Amp Settings (Peavey 5150 / 6505 — Lead Channel):
| Control | Setting (0–10) | Notes |
|---|---|---|
| Preamp Gain | 7–9 | High — melodic death metal leads need full gain for sustain |
| Bass | 5–6 | Present — the lead guitar needs body in the low register |
| Mid | 5–6 | Forward — melodic leads live in the midrange |
| Treble | 6 | Bright but musical — the wah’s filter adds additional frequency shaping |
| Presence | 5–6 | Moderate — attack articulation without excessive brightness |
The wah approach: Set the wah pedal at approximately the 30-40% position in its sweep (slightly forward from heel-down, before the midpoint of the sweep) and leave it there. This “parked wah” position creates a specific midrange presence peak that gives the guitar a nasal, forward, melodic quality. Don’t sweep the wah — use it as a static filter. Experiment with different fixed positions for different frequency emphases. Then: play Aeolian mode leads (the natural minor scale from any root) and minor pentatonic runs. Keep the melodies accessible and memorable. That is the approach.
Influence & Legacy
Michael Amott’s influence on melodic death metal and on Swedish metal more broadly is foundational and direct. The specific approach he introduced on Heartwork — melodic lead guitar in a death metal context — became the defining characteristic of the Gothenburg melodic death metal tradition that produced In Flames, Dark Tranquillity, At the Gates, and the entire subsequent wave of melodic death metal bands. His Arch Enemy catalog documented the development of this approach across twenty-five years of recordings, providing the model that subsequent melodic death metal guitarists most directly emulated.
◆ ◆ ◆ ◆
Quote from the guitar tone text the passage that opens with the words containing "Influence & Legacy" and closes with "most directly emulated.".

▸ MATERIAL SHOWN:
◆ ◆ ◆ ◆
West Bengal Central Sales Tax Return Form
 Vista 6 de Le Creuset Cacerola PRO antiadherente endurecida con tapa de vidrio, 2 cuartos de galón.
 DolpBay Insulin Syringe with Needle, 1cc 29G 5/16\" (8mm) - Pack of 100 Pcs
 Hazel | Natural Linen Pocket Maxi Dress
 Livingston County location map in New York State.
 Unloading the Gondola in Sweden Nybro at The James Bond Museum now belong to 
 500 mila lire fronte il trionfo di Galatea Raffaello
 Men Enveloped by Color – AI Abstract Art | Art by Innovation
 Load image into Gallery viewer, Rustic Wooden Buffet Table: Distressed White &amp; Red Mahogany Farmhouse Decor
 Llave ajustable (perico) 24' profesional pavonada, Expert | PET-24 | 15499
◆ ◆ ◆ ◆
▸ ANSWER FOR THIS EXERCISE:
Influence & Legacy
Michael Amott’s influence on melodic death metal and on Swedish metal more broadly is foundational and direct. The specific approach he introduced on Heartwork — melodic lead guitar in a death metal context — became the defining characteristic of the Gothenburg melodic death metal tradition that produced In Flames, Dark Tranquillity, At the Gates, and the entire subsequent wave of melodic death metal bands. His Arch Enemy catalog documented the development of this approach across twenty-five years of recordings, providing the model that subsequent melodic death metal guitarists most directly emulated.